'Deepfakes' videos different from fake news: Zuckerberg
"Deepfakes" are video forgeries that make people appear to be saying things they never did, like the popular forged videos of Zuckerberg himself and that of US House Speaker Nancy Pelosi that went viral recently.
By : migrator
Update: 2019-06-27 06:59 GMT
San Francisco
Admitting that Facebook cannot fight fake news on its own, its CEO Mark Zuckerberg is considering to treat "deepfakes" and misinformation separately so that altered "deepfake" videos can be tackled in a better way.
"Deepfakes" are video forgeries that make people appear to be saying things they never did, like the popular forged videos of Zuckerberg himself and that of US House Speaker Nancy Pelosi that went viral recently.
"I do think that saying 'deepfakes' are different form misinformation is a reasonable perspective. We need to make sure that we define what a deepfake is very clearly," Zuckerberg said during the "Aspen Ideas" festival in Colorado on Wednesday.
"Is it manipulated media using AI that makes someone say something that they didn't say? I think that that's probably a pretty reasonable definition, but if it's any video that's cut in a way that someone thinks is misleading, then well I know a lot of people who have done TV interviews that have been cut in ways that they didn't like and that they think change the definition or the meaning of what they were trying to say," he explained.
On regulation, Zuckerberg said: "Whether the regulation comes in the form of a democratic process and legislation... or industry self-regulation we're past the point where it makes sense for Facebook to unilaterally make decisions on...these things that are socially important."
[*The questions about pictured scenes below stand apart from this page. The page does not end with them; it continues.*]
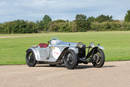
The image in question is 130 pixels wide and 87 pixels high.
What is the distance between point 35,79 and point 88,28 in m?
118

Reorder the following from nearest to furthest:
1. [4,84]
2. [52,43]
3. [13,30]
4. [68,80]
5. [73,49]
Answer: [4,84]
[68,80]
[73,49]
[52,43]
[13,30]

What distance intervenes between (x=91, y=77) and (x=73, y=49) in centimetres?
262

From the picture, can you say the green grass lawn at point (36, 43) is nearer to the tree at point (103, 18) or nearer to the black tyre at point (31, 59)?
the black tyre at point (31, 59)

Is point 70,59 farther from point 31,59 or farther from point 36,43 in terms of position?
point 36,43

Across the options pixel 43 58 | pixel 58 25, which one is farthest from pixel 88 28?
pixel 43 58

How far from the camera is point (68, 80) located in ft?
27.9

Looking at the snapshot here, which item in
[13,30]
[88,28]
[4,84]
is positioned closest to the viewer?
[4,84]

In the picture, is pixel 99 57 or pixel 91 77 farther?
pixel 99 57

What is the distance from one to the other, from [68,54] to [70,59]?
221 millimetres

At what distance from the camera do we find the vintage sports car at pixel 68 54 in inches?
445

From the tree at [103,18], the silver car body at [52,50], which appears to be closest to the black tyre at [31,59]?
the silver car body at [52,50]

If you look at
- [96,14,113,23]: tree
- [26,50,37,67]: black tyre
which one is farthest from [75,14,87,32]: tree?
[26,50,37,67]: black tyre

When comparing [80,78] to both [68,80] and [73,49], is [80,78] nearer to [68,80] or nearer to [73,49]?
[68,80]

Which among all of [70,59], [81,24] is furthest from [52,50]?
[81,24]
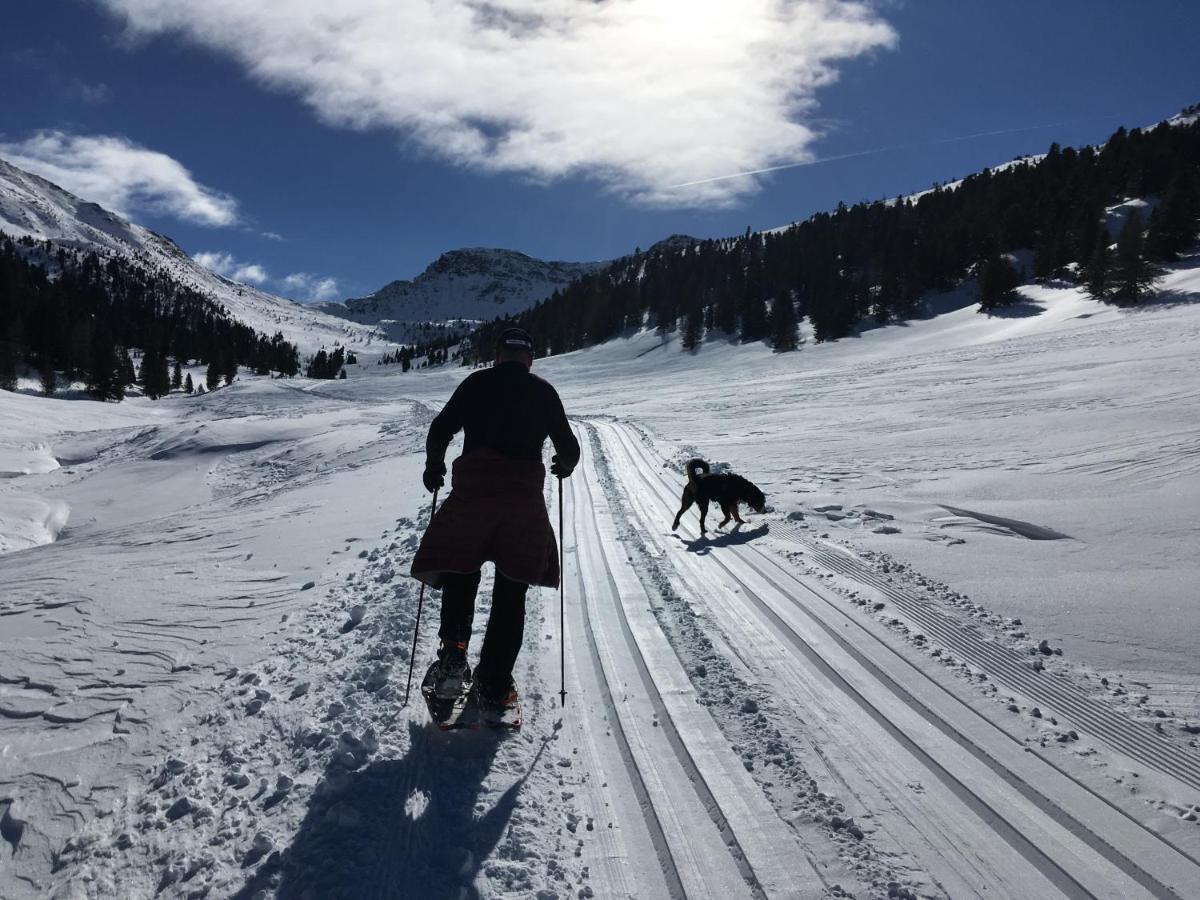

The social networking giant with over two billion users globally, is facing regulatory challenges as the Cambridge Analytica scandal has exposed its lapses of data privacy and security.
He said that while Facebook is focused on maintaining election integrity before the 2020 US presidential election, "I don't think that as a society, we want private companies to be the final word on making these decisions".
Facebook has kept aside $3 billion, anticipating a record fine coming from the US Federal Trade Commission (FTC) related to the Cambridge Analytica data scandal that involved 87 million users.
Amid repeated data breaches and privacy violations on the platform, several US Senators have also called for breaking up the social network.